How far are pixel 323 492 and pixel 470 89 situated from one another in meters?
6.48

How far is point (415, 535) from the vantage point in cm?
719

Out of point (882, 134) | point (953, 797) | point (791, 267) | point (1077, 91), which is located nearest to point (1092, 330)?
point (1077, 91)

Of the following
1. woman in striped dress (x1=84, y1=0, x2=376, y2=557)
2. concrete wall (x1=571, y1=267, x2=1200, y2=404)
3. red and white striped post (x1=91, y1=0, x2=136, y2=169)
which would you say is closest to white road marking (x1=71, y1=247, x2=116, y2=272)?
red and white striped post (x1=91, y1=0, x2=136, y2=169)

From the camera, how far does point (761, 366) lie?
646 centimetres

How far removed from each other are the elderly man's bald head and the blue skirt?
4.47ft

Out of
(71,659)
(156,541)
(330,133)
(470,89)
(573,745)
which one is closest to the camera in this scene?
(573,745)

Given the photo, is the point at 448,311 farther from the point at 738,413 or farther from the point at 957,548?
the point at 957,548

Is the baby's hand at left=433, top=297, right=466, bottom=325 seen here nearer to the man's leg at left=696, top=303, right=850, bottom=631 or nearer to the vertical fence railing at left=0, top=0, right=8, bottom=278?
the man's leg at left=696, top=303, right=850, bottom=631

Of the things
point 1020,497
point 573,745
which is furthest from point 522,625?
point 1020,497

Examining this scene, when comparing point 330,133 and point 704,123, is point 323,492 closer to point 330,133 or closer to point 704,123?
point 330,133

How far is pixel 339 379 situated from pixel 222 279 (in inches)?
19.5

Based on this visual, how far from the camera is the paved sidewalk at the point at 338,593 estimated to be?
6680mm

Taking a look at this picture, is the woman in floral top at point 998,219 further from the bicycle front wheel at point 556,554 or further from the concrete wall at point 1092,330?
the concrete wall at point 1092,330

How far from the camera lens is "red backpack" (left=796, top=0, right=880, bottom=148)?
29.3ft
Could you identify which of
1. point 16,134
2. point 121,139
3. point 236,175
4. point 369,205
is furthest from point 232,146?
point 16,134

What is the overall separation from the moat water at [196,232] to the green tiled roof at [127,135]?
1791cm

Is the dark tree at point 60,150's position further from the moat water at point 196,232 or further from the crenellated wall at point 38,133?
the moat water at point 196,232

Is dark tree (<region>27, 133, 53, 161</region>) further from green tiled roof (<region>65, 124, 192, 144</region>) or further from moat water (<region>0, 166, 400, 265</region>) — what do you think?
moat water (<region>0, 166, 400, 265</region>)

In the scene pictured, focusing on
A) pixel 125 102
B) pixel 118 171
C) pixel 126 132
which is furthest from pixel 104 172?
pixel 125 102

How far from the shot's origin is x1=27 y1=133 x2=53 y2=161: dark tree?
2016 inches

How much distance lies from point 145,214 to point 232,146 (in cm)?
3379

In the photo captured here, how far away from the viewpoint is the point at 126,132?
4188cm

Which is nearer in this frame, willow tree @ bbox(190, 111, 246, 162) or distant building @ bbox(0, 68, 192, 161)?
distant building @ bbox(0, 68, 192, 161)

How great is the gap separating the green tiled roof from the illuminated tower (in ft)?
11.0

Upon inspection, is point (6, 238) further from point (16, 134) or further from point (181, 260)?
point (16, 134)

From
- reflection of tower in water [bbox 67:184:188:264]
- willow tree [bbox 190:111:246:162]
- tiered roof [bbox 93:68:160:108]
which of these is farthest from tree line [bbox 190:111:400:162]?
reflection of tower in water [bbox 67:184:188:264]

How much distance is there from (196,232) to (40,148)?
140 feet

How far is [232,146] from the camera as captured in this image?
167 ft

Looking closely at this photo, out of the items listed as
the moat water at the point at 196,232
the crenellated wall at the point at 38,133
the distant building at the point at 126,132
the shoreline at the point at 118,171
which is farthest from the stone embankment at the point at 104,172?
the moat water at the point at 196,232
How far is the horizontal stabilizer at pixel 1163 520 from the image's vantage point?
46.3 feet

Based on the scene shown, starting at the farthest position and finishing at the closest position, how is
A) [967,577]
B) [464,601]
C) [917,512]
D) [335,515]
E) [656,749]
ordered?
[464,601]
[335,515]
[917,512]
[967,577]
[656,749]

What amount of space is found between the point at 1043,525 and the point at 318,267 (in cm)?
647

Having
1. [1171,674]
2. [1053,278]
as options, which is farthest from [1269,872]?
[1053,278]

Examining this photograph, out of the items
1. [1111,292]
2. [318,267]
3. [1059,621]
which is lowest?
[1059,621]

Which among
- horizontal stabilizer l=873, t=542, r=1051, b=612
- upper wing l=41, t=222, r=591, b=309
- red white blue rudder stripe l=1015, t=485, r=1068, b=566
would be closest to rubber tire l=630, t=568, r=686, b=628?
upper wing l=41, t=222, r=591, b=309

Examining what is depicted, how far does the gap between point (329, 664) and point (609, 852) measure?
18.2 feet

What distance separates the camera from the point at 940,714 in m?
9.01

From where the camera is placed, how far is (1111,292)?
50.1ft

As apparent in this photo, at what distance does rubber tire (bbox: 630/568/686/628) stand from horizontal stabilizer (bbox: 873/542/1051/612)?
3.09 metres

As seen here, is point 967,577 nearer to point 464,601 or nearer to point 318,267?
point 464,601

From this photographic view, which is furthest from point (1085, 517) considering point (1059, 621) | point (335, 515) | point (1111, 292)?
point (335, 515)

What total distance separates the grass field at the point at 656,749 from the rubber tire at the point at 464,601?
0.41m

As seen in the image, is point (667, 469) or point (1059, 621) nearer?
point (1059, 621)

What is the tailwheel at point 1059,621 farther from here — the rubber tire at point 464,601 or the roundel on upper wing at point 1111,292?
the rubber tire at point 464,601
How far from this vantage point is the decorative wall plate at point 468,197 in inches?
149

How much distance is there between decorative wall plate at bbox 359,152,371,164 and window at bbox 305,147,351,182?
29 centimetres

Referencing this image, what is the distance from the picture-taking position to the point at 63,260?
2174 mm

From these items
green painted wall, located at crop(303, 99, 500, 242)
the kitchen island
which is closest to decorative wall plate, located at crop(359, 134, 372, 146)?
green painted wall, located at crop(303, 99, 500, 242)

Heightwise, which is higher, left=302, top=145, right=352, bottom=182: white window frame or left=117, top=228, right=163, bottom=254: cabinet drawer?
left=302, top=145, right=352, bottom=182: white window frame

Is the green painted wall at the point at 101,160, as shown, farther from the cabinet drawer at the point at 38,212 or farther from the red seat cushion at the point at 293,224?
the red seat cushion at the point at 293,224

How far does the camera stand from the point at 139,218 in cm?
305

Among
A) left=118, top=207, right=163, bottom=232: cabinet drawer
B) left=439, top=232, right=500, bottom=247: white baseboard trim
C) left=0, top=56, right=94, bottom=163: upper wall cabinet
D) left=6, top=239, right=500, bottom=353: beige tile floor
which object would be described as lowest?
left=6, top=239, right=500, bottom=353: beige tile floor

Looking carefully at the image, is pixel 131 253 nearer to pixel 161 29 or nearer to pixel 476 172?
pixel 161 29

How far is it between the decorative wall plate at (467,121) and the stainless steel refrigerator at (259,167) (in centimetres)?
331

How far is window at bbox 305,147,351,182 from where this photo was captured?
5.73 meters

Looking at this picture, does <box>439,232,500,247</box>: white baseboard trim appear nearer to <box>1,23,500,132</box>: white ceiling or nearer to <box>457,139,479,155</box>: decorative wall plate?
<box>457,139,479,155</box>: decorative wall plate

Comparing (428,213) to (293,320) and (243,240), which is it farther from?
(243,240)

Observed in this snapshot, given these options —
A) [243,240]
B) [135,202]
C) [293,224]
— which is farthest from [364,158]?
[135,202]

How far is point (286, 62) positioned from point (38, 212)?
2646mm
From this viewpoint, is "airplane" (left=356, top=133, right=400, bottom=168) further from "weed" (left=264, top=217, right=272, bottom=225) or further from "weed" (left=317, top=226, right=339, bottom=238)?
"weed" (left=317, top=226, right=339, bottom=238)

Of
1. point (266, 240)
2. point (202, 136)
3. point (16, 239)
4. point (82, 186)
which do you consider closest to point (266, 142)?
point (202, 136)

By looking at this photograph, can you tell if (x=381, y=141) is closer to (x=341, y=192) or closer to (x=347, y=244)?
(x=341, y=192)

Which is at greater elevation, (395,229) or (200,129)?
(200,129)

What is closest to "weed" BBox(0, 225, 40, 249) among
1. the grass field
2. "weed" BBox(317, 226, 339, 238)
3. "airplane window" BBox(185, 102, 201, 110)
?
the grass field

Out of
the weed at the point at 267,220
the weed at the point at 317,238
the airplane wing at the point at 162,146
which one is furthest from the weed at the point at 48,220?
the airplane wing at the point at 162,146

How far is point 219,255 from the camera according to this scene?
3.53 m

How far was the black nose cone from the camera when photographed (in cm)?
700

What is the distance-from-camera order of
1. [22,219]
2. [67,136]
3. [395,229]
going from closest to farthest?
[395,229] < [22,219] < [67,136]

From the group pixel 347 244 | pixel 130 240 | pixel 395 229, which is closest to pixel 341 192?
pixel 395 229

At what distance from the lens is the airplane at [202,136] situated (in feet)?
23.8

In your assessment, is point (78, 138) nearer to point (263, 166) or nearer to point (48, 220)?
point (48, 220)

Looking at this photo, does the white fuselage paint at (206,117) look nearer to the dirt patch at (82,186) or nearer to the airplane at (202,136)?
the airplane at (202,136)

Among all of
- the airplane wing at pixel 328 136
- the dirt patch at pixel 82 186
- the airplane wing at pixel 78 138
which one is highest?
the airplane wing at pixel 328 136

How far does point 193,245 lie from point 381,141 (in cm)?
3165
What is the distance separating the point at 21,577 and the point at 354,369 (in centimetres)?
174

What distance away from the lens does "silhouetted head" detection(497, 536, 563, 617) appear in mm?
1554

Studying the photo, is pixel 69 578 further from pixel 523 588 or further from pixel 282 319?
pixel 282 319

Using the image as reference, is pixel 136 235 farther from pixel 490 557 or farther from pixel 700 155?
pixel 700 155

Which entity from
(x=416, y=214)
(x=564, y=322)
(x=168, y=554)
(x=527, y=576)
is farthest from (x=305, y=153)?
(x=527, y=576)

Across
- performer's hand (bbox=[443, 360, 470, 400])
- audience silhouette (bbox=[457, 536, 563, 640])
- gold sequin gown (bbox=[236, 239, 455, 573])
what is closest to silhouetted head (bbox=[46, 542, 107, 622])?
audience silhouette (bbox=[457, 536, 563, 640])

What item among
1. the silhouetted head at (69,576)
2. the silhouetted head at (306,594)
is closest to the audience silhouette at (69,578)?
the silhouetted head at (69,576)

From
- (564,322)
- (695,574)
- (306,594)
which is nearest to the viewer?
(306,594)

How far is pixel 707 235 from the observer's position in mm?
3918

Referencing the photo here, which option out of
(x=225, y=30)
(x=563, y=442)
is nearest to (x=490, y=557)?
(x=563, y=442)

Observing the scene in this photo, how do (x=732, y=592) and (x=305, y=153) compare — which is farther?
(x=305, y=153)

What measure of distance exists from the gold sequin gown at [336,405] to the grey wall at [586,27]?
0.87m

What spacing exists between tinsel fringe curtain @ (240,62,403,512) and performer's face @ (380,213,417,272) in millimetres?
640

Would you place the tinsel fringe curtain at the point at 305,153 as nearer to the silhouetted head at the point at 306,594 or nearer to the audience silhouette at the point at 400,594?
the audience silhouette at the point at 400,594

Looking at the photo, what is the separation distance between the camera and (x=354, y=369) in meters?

* TASK TO CARRY OUT *
Reproduce the listing above word for word, from its first line through the line containing "646 centimetres", with both ends included.

* WRITTEN REPLY *
How far are pixel 323 492 and pixel 470 89 situated from one another in meters?
6.48

How far is point (415, 535) from the vantage point in cm?
719

Out of point (882, 134) | point (953, 797) | point (791, 267) | point (1077, 91), which is located nearest to point (1092, 330)?
point (1077, 91)

Of the following
1. woman in striped dress (x1=84, y1=0, x2=376, y2=557)
2. concrete wall (x1=571, y1=267, x2=1200, y2=404)
3. red and white striped post (x1=91, y1=0, x2=136, y2=169)
which would you say is closest to white road marking (x1=71, y1=247, x2=116, y2=272)?
red and white striped post (x1=91, y1=0, x2=136, y2=169)

From the camera, how far does point (761, 366) lie?
646 centimetres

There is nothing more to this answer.